[begin DATA SUPPLIED]
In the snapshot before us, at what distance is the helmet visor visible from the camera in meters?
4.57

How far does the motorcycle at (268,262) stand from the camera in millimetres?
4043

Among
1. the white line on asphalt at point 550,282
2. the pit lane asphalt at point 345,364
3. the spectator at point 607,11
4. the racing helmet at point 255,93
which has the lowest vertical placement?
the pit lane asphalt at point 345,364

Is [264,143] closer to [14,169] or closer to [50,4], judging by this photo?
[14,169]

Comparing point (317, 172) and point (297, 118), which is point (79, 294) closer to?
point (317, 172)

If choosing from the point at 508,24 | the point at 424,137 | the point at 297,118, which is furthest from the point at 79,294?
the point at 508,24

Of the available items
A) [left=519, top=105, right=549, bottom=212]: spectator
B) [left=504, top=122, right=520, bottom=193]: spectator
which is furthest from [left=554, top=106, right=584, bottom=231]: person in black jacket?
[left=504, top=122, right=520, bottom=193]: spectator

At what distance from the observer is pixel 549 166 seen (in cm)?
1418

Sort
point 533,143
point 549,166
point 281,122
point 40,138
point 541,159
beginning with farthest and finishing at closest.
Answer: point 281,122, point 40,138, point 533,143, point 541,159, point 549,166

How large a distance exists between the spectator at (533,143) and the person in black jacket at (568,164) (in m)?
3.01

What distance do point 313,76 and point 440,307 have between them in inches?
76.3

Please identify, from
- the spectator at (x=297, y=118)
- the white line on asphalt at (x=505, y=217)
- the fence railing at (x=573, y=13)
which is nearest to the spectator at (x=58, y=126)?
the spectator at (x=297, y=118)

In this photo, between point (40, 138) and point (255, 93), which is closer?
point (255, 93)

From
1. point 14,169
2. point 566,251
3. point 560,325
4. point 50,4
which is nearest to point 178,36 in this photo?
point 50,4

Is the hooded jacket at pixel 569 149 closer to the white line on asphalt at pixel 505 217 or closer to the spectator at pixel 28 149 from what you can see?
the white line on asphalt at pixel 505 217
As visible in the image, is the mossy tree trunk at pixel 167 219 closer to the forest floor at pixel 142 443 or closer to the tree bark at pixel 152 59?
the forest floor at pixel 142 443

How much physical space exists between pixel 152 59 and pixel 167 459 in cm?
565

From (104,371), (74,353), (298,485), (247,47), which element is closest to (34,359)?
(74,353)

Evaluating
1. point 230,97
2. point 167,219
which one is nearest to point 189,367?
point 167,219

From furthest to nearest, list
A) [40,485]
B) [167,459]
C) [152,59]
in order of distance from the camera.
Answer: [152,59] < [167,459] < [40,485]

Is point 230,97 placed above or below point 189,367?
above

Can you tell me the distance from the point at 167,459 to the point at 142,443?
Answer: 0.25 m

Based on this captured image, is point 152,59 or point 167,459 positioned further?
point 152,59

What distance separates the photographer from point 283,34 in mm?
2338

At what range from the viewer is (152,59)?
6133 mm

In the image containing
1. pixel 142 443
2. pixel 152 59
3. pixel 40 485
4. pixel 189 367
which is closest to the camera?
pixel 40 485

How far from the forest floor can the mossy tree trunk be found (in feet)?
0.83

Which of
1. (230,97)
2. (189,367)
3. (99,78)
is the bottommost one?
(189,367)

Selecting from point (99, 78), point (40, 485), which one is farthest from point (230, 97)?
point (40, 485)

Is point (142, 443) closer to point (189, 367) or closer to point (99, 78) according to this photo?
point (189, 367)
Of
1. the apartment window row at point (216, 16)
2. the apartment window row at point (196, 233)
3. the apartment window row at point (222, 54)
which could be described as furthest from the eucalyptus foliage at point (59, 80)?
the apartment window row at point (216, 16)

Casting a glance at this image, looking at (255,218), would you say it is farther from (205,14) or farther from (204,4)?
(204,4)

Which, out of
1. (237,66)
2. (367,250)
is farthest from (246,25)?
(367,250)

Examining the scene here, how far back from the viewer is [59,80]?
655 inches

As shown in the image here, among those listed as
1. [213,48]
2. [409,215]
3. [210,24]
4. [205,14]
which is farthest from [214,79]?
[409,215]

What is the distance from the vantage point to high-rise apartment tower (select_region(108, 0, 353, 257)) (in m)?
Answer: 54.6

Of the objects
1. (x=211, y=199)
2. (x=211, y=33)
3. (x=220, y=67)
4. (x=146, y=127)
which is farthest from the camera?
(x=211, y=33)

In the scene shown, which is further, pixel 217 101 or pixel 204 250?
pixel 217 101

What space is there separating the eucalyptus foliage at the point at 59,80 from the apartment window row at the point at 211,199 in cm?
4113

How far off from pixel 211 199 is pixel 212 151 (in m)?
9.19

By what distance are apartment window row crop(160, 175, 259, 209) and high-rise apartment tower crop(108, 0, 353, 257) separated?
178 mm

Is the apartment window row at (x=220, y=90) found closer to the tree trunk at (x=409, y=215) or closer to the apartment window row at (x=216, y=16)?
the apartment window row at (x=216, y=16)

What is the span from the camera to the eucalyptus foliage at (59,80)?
[end DATA SUPPLIED]
_PROMPT_
Can you return all of the items above word for word, without changing anything?

_THE SOLUTION_
In the snapshot before us, at what distance is the helmet visor visible from the camera in meters?
4.57

How far does the motorcycle at (268,262) stand from the camera in millimetres?
4043

Among
1. the white line on asphalt at point 550,282
2. the pit lane asphalt at point 345,364
3. the spectator at point 607,11
4. the racing helmet at point 255,93
which has the lowest vertical placement?
the pit lane asphalt at point 345,364

Is [264,143] closer to [14,169] or closer to [50,4], judging by this photo?
[14,169]

Comparing point (317, 172) and point (297, 118), which is point (79, 294) closer to?
point (317, 172)

If choosing from the point at 508,24 | the point at 424,137 | the point at 297,118, which is furthest from the point at 79,294?
the point at 508,24

Of the available items
A) [left=519, top=105, right=549, bottom=212]: spectator
B) [left=504, top=122, right=520, bottom=193]: spectator
which is furthest from [left=554, top=106, right=584, bottom=231]: person in black jacket?
[left=504, top=122, right=520, bottom=193]: spectator

At what distance from the observer is pixel 549 166 seen (in cm)?
1418

Sort
point 533,143
point 549,166
point 281,122
point 40,138
point 541,159
beginning with farthest and finishing at closest.
Answer: point 281,122, point 40,138, point 533,143, point 541,159, point 549,166

How large a distance exists between the spectator at (533,143) and the person in black jacket at (568,164) (in m)?
3.01

What distance do point 313,76 and point 440,307 have between them in inches?
76.3

Please identify, from
- the spectator at (x=297, y=118)
- the white line on asphalt at (x=505, y=217)
- the fence railing at (x=573, y=13)
which is nearest to the spectator at (x=58, y=126)?
the spectator at (x=297, y=118)

In this photo, between point (40, 138) and point (255, 93), which is closer?
point (255, 93)

From
1. point 14,169
2. point 566,251
3. point 560,325
4. point 50,4
which is nearest to point 178,36 in this photo?
point 50,4

Is the hooded jacket at pixel 569 149 closer to the white line on asphalt at pixel 505 217 or closer to the spectator at pixel 28 149 from what you can see?
the white line on asphalt at pixel 505 217
As visible in the image, is the mossy tree trunk at pixel 167 219 closer to the forest floor at pixel 142 443 or closer to the tree bark at pixel 152 59?
the forest floor at pixel 142 443

How much physical space exists between pixel 152 59 and pixel 167 459 in cm?
565

From (104,371), (74,353), (298,485), (247,47), which element is closest to (34,359)?
(74,353)

Evaluating
1. point 230,97
2. point 167,219
which one is nearest to point 189,367?
point 167,219

From furthest to nearest, list
A) [40,485]
B) [167,459]
C) [152,59]
in order of distance from the camera.
Answer: [152,59] < [167,459] < [40,485]

Is point 230,97 placed above or below point 189,367?
above

Can you tell me the distance from the point at 167,459 to the point at 142,443?
Answer: 0.25 m

Based on this captured image, is point 152,59 or point 167,459 positioned further?
point 152,59

What distance separates the photographer from point 283,34 in mm?
2338

At what range from the viewer is (152,59)?
6133 mm

In the image containing
1. pixel 142 443
2. pixel 152 59
3. pixel 40 485
4. pixel 189 367
which is closest to the camera?
pixel 40 485

How far from the forest floor can the mossy tree trunk be found (in feet)?
0.83

Which of
1. (230,97)
2. (189,367)
3. (99,78)
is the bottommost one?
(189,367)

Selecting from point (99, 78), point (40, 485), which one is farthest from point (230, 97)?
point (40, 485)

Is point (142, 443) closer to point (189, 367) or closer to point (99, 78) according to this photo?
point (189, 367)
Of
1. the apartment window row at point (216, 16)
2. the apartment window row at point (196, 233)
3. the apartment window row at point (222, 54)
which could be described as furthest from the eucalyptus foliage at point (59, 80)?
the apartment window row at point (216, 16)

Casting a glance at this image, looking at (255,218), would you say it is farther from (205,14) or farther from (204,4)?
(204,4)

Which, out of
1. (237,66)
2. (367,250)
is farthest from (246,25)?
(367,250)

Examining the scene here, how far back from the viewer is [59,80]?
655 inches

As shown in the image here, among those listed as
1. [213,48]
2. [409,215]
3. [210,24]
4. [205,14]
which is farthest from [214,79]?
[409,215]

What is the distance from the vantage point to high-rise apartment tower (select_region(108, 0, 353, 257)) (in m)?
Answer: 54.6

Of the objects
1. (x=211, y=199)
2. (x=211, y=33)
3. (x=220, y=67)
4. (x=146, y=127)
which is farthest from the camera?
(x=211, y=33)

In the scene shown, which is further, pixel 217 101 or pixel 204 250?
pixel 217 101

What space is there separating the eucalyptus foliage at the point at 59,80 from the apartment window row at the point at 211,199 in cm?
4113

How far off from pixel 211 199 is pixel 212 151 (in m)?
9.19

By what distance are apartment window row crop(160, 175, 259, 209) and high-rise apartment tower crop(108, 0, 353, 257) separated?
178 mm

Is the apartment window row at (x=220, y=90) found closer to the tree trunk at (x=409, y=215) or closer to the apartment window row at (x=216, y=16)?
the apartment window row at (x=216, y=16)

What is the span from the camera to the eucalyptus foliage at (59,80)?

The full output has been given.